Grazie per aver aperto le finestre e aver permesso all’aria fresca di entrare dentro le stanze chiuse della Fnomceo alle prese come è stato detto da più parti con i suoi famigerati “problemi interni”.

Grazie per aver spiegato a tutti ma in particolare a chi ci rappresenta che cosa vuol dire il “dovere di essere medico”. Grazie per le idee giuste che ci avete dato. Davvero pertinenti e molto ben ponderate.

Grazie anche per la speranza che avete dato ad una professione in crisi che rischia di rompere i ponti con gli intellettuali, con il pensiero, con la cultura, con il futuro, e di farci perdere irrimediabilmente la speranza.

Grazie per “aver fatto” i medici e per averlo fatto nell’interesse dei nostri cittadini e del nostro paese, dimostrando un grande amore per la nostra “impareggiabile” professione.

La vostra lettera, per quello che mi riguarda, è quanto di più oggettivamente corrispondente e coerente con la situazione reale in cui versa la nostra professione. Tutto il resto per quanto sia ufficiale, formale o istituzionale non riesce a riferire neanche in minima misura le nostre problematiche reali. Oggi purtroppo le nostre problematiche come professione e le azioni che i nostri rappresentanti metterebbero in campo, esiste un bias impressionante.

Personalmente non mi trovo d’accordo con la proposta avanzata in sede di audizione dalla Fnomceo presso la commissione D’Ippolito. Essa mi sembra al disotto delle nostre vere necessità, inadeguata e priva di un respiro strategico e di un progetto per il futuro.

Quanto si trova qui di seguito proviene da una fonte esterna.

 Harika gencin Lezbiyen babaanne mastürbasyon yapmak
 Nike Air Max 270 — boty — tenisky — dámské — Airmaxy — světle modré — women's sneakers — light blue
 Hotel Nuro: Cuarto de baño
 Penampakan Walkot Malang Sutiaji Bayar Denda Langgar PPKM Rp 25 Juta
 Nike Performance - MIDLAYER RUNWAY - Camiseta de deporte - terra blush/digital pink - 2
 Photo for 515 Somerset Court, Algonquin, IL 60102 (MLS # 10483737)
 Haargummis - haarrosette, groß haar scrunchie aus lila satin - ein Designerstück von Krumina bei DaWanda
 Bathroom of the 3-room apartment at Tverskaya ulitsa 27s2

Vorrei ringraziare il dr Giancarlo Pizza Vicepresidente dell’Ordine dei Medici e degli Odontoiatri di Bologna per le cose che ho letto su QS che convintamente condivido e che non è il caso di ripetere ma soprattutto vorrei complimentarmi con il suo Ordine, quello di Bologna, che è riuscito ad organizzare gli unici Stati Generali della professione. Non lo sapevo e confesso di esserne rimasta stupita e ammirata. Praticamente un miracolo.

La collega Ornella Mancin in suo articolo di pochi giorni fa ha chiesto un “cambio di passo”. Dopo le sue parole e il suo ragionamento sulla rappresentanza ho capito fino in fondo cosa intende il prof Cavicchi quando in “sanità pubblica addio” parla del “cinismo delle incapacità” (Castelvecchi Editore 2023)

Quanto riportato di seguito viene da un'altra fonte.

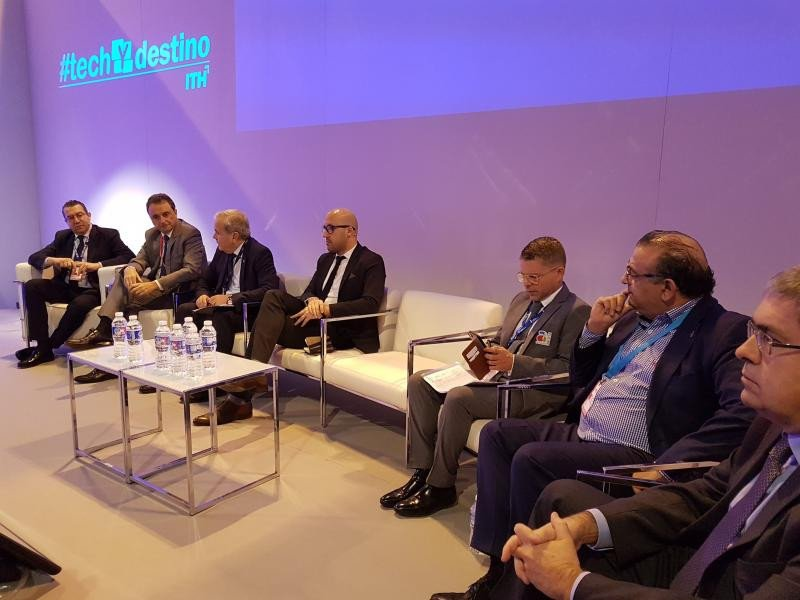 Debate con alcaldes de municipios turísticos en Fitur 2018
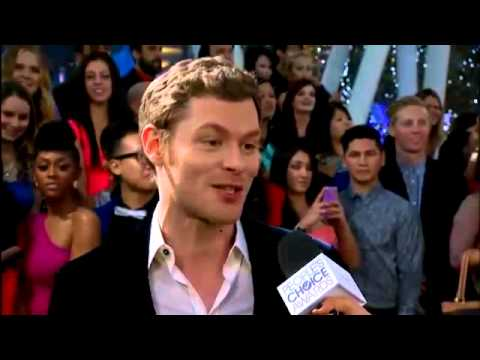 Joseph Morgan at the 2014 People's Choice Awards red carpet
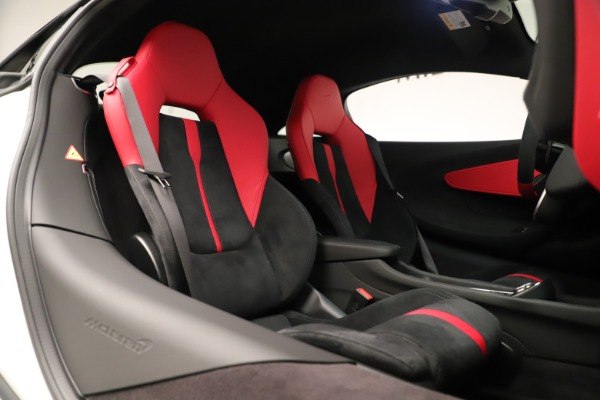 New 2020 McLaren 570S for sale $215,600 at Bugatti of Greenwich in Greenwich CT 06830 21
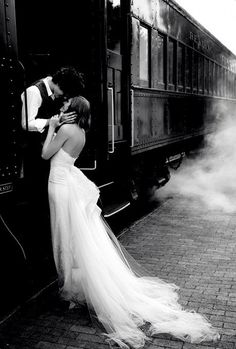 Train Photo Harry Potter Themed Wedding - Foto en tren boda Harry Potter || Érase un evento www.eraseunevento.es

Alla radice dei nostri problemi ovviamente ci sono le tante questioni che tutti conosciamo ma tra questi problemi che ci destabilizzano, ci sono anche le nostre incapacità. Una professione seria come ci hanno insegnato nelle Università, deve conoscere i suoi limiti.

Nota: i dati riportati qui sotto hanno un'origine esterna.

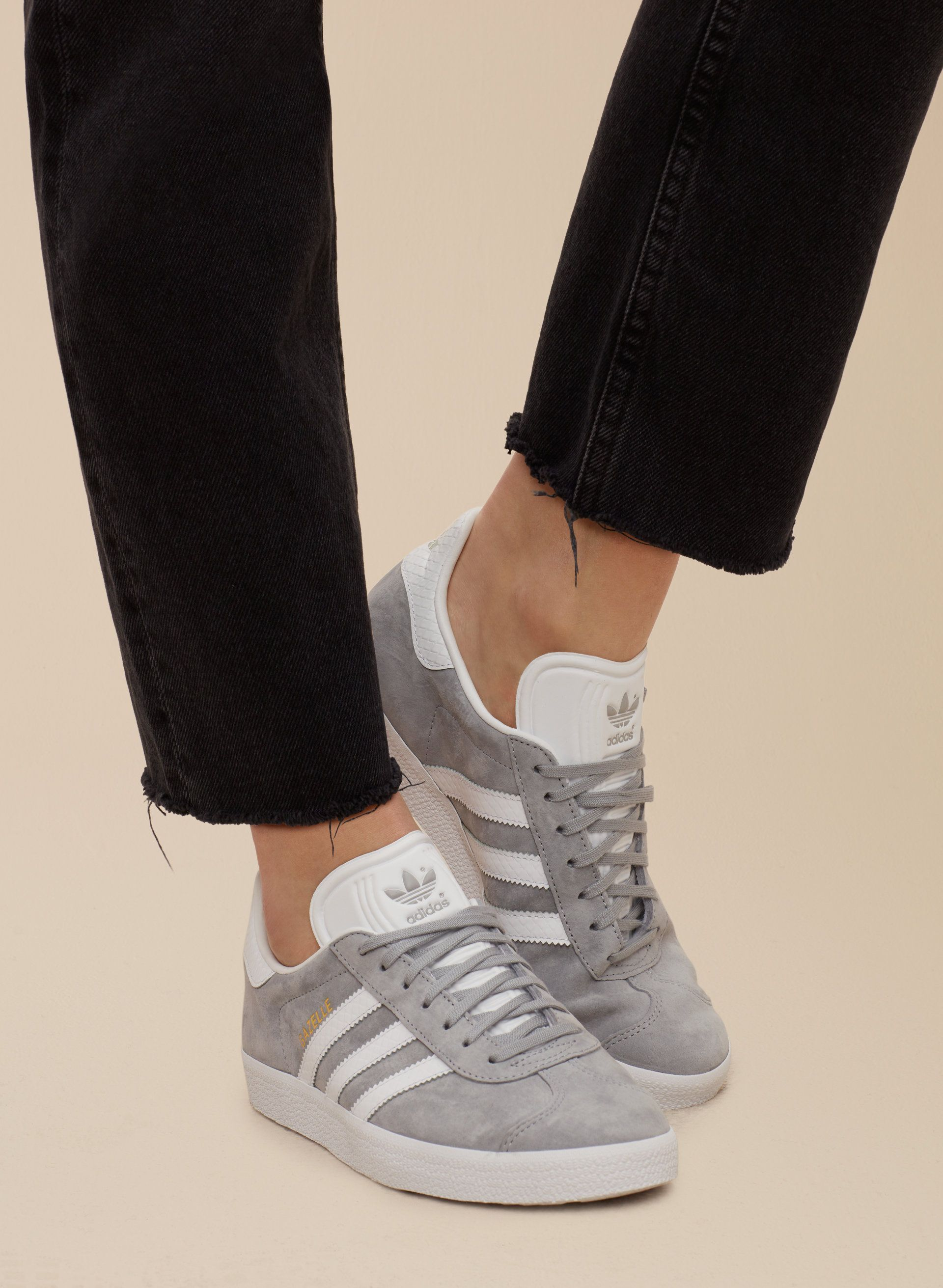 best sneakers 3c968 3dc77 Pin by Ariela Benchoam on shoooess in 2019   Pinterest   Adidas ...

Le nostre incapacità sono ad esempio anche responsabili delle leggi che sono state fatte sulla colpa medica, per esempio, la legge 24 e che oggi la Commissione D’Ippolito vorrebbe / dovrebbe migliorare o cambiare.

Ma se questo è vero vuol dire che la Commissione D’Ippolito dovrebbe intervenire non tanto per correggere una legge ma per recupere quelle incapacità.

Nella lettera dell’OMCeO di Trento non è un caso che si dice che sulla legge 24 si sono sbagliate le “premesse” e questo si è dimostrato un errore determinante. Essa è una debacle prima di tutto come professione.

In sostanza mi permetto di segnalare alla Commissione D’Ippolito alla quale ovviamente auguro tutto il bene possibile e riprendendo una distinzione che mi ha sempre colpito e sulla quale il prof Cavicchi insiste molto (migliorare e riformare vale come problem solving o rebuilding) che correggere la legge 24 ignorando le “incapacità” che ne sono alla base è una probabile illusione.

Se verranno corrette le leggi senza modificare come dice l’OMCeO di Trento le premesse non cambierà nulla ma la ricaduta più certa e grave sarà per la nostra professione e sul conflitto sociale.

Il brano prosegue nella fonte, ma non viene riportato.